Originally from the User Slack
@Andres: I have an issue where subgroups of my data have vastly different volumes and this volume disparity isn’t something we can change.
A common query I need to do is “what is the latest state for all active ‘agents’ in a subgroup” so I need to design my tables such that searching with just the subgroup is efficient, meaning have it be the partition key:
CREATE TABLE agents (
subgroup text,
agent_id uuid,
/* snip agent metadata */,
PRIMARY KEY (subgroup, agent_id)
);
However, this leads to hot/large partitions for the larger subgroups that have magnitudes more number of agents than our smaller subgroups.
If I make the agent_id
part the partition key, then I no longer have a hot partition (each agent writes at about the same rate) but I then lose the ability to quickly query for all agents in a subgroup (queries for smaller subgroups still have to go sift through the data of the larger subgroups).
I considered maybe making separate tables or keyspaces per subgroup (since I don’t need to ever search across subgroups) but it seems like having a dynamic number of tables is an anti-pattern (https://forum.scylladb.com/t/any-restriction-on-number-of-tables-in-a-keyspace/482). Do you all have any ideas or alternatives?
@Felipe_Cardeneti_Mendes: Thinking out loud — maybe hash the agent_id UUID (a 16 byte array) and split it to corresponding buckets
When you need to query a specific agent you already know which bucket it lives
When you want to scan all agents, simply read from all buckets concurrently. Find the good balance where ((subgroup, bucket), agent_id) is optimal
@Andres: So keep a static set of bucket identifiers so if I need to query for all agents I iterate through all the buckets client-side, doing a query per bucket?
@Felipe_Cardeneti_Mendes: Yeap— this should spread the load accordingly. The problem is that you cant be too optimistic on the number of buckets as you otherwise risk the smaller subgroups from becoming expensive to read — if you are too conservative you wont resolve the problem as it is.
Another option would be to maybe only apply this to outliers (under a corresponding table) and transition subgroups as needed.
Scanning should be fast as you query all buckets in parallel
@Andres: It’s an interesting idea, unfortunate that unless I only do it to outliers then even the small subgroups also get the “cost” of buckets but it may be worth it. I’d have to think further on how painful, if at all, it would be to do it to only outliers and then transition as needed.
I was also considering maintaining a redis ordered set of subgroup to agent uuids, so that way I can have the agent uuids in the partition key because I would know the uuids via the redis cache
@Felipe_Cardeneti_Mendes: Yeap, a reverse lookup table also works. Scanning an entire subgroup with too many agents may be slower though. Instead of scanning each bucket individually you will now query each agent— you will need to decide on what works and scales best for your use case.

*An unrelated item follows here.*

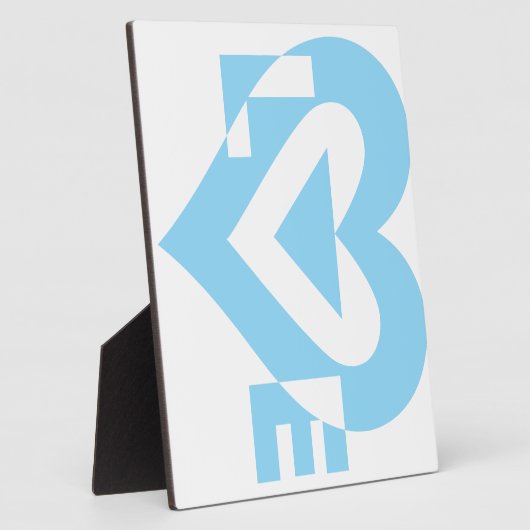 Cool Love Graphic, Blue Fotoplaat (Zijkant)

@Andres: Since it will be a query using the IN operation, instead of a query per agent, it shouldn’t be that much slower right? I was imagining a query for every few thousand agents so similarly to paging.

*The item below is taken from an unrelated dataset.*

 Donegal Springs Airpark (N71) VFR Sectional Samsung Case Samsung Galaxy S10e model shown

@Felipe_Cardeneti_Mendes: > Since it will be a query using the IN operation, instead of a query per agent, it shouldn’t be that much slower right? I was imagining a query for every few thousand agents so similarly to paging.
It works, but may create shard contention under some circumstances, beware of it. A query (IN or not) is handled by a single coordinator shard. When you ask for many other keys on potentially different shards, this coordinator needs to coordinate with other replicas. Best to test and ensure it matches your P99 latencies requirements.